Your task: The data below is to be set down exactly.

Records shown:
============
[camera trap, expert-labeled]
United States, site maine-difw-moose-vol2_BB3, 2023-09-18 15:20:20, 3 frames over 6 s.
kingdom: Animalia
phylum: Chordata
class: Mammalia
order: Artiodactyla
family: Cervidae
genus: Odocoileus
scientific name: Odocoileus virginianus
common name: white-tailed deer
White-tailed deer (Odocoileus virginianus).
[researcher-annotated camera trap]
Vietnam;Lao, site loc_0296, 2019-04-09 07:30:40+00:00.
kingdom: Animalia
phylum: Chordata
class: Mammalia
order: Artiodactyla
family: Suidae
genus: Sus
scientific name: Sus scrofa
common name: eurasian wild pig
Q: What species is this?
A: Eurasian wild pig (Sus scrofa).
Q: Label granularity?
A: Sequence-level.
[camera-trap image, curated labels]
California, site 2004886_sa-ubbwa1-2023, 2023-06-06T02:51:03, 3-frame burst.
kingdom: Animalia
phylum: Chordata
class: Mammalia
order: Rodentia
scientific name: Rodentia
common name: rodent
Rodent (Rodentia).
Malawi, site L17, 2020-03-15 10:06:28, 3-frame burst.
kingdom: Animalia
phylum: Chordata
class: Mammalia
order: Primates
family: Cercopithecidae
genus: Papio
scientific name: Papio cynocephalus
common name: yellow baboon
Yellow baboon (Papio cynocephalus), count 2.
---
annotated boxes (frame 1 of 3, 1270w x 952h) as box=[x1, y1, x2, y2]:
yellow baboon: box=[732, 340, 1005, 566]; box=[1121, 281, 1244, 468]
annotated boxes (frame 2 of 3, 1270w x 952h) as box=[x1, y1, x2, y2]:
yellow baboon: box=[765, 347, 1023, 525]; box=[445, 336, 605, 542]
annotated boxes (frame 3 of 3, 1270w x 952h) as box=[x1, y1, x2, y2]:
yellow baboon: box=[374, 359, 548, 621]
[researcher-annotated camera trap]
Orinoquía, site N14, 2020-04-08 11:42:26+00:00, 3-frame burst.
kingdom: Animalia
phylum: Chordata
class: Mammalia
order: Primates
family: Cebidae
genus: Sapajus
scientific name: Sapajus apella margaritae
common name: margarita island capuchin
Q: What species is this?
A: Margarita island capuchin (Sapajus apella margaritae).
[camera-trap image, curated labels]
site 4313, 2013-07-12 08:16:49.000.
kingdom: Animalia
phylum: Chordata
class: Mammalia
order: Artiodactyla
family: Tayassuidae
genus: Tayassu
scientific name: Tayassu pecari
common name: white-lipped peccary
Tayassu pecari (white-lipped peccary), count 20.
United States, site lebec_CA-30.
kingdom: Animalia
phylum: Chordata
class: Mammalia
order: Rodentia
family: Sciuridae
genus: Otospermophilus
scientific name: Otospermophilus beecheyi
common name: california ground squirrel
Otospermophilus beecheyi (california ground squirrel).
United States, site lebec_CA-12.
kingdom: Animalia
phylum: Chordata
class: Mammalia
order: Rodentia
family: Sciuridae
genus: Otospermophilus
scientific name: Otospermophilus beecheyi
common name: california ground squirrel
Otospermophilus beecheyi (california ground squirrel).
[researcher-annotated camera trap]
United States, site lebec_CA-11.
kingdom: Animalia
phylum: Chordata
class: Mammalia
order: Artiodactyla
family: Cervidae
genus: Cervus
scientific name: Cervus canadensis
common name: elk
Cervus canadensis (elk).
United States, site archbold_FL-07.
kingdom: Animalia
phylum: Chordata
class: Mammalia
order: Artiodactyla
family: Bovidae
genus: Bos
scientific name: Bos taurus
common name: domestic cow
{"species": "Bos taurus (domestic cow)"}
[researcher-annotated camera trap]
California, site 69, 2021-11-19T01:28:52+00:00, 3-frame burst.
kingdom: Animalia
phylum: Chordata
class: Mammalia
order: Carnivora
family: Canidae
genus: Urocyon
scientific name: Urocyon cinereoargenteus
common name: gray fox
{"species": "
============
Exercise output:
[camera trap, expert-labeled]
United States, site maine-difw-moose-vol2_BB3, 2023-09-18 15:20:20, 3 frames over 6 s.
kingdom: Animalia
phylum: Chordata
class: Mammalia
order: Artiodactyla
family: Cervidae
genus: Odocoileus
scientific name: Odocoileus virginianus
common name: white-tailed deer
White-tailed deer (Odocoileus virginianus).
[researcher-annotated camera trap]
Vietnam;Lao, site loc_0296, 2019-04-09 07:30:40+00:00.
kingdom: Animalia
phylum: Chordata
class: Mammalia
order: Artiodactyla
family: Suidae
genus: Sus
scientific name: Sus scrofa
common name: eurasian wild pig
Q: What species is this?
A: Eurasian wild pig (Sus scrofa).
Q: Label granularity?
A: Sequence-level.
[camera-trap image, curated labels]
California, site 2004886_sa-ubbwa1-2023, 2023-06-06T02:51:03, 3-frame burst.
kingdom: Animalia
phylum: Chordata
class: Mammalia
order: Rodentia
scientific name: Rodentia
common name: rodent
Rodent (Rodentia).
Malawi, site L17, 2020-03-15 10:06:28, 3-frame burst.
kingdom: Animalia
phylum: Chordata
class: Mammalia
order: Primates
family: Cercopithecidae
genus: Papio
scientific name: Papio cynocephalus
common name: yellow baboon
Yellow baboon (Papio cynocephalus), count 2.
---
annotated boxes (frame 1 of 3, 1270w x 952h) as box=[x1, y1, x2, y2]:
yellow baboon: box=[732, 340, 1005, 566]; box=[1121, 281, 1244, 468]
annotated boxes (frame 2 of 3, 1270w x 952h) as box=[x1, y1, x2, y2]:
yellow baboon: box=[765, 347, 1023, 525]; box=[445, 336, 605, 542]
annotated boxes (frame 3 of 3, 1270w x 952h) as box=[x1, y1, x2, y2]:
yellow baboon: box=[374, 359, 548, 621]
[researcher-annotated camera trap]
Orinoquía, site N14, 2020-04-08 11:42:26+00:00, 3-frame burst.
kingdom: Animalia
phylum: Chordata
class: Mammalia
order: Primates
family: Cebidae
genus: Sapajus
scientific name: Sapajus apella margaritae
common name: margarita island capuchin
Q: What species is this?
A: Margarita island capuchin (Sapajus apella margaritae).
[camera-trap image, curated labels]
site 4313, 2013-07-12 08:16:49.000.
kingdom: Animalia
phylum: Chordata
class: Mammalia
order: Artiodactyla
family: Tayassuidae
genus: Tayassu
scientific name: Tayassu pecari
common name: white-lipped peccary
Tayassu pecari (white-lipped peccary), count 20.
United States, site lebec_CA-30.
kingdom: Animalia
phylum: Chordata
class: Mammalia
order: Rodentia
family: Sciuridae
genus: Otospermophilus
scientific name: Otospermophilus beecheyi
common name: california ground squirrel
Otospermophilus beecheyi (california ground squirrel).
United States, site lebec_CA-12.
kingdom: Animalia
phylum: Chordata
class: Mammalia
order: Rodentia
family: Sciuridae
genus: Otospermophilus
scientific name: Otospermophilus beecheyi
common name: california ground squirrel
Otospermophilus beecheyi (california ground squirrel).
[researcher-annotated camera trap]
United States, site lebec_CA-11.
kingdom: Animalia
phylum: Chordata
class: Mammalia
order: Artiodactyla
family: Cervidae
genus: Cervus
scientific name: Cervus canadensis
common name: elk
Cervus canadensis (elk).
United States, site archbold_FL-07.
kingdom: Animalia
phylum: Chordata
class: Mammalia
order: Artiodactyla
family: Bovidae
genus: Bos
scientific name: Bos taurus
common name: domestic cow
{"species": "Bos taurus (domestic cow)"}
[researcher-annotated camera trap]
California, site 69, 2021-11-19T01:28:52+00:00, 3-frame burst.
kingdom: Animalia
phylum: Chordata
class: Mammalia
order: Carnivora
family: Canidae
genus: Urocyon
scientific name: Urocyon cinereoargenteus
common name: gray fox
{"species": "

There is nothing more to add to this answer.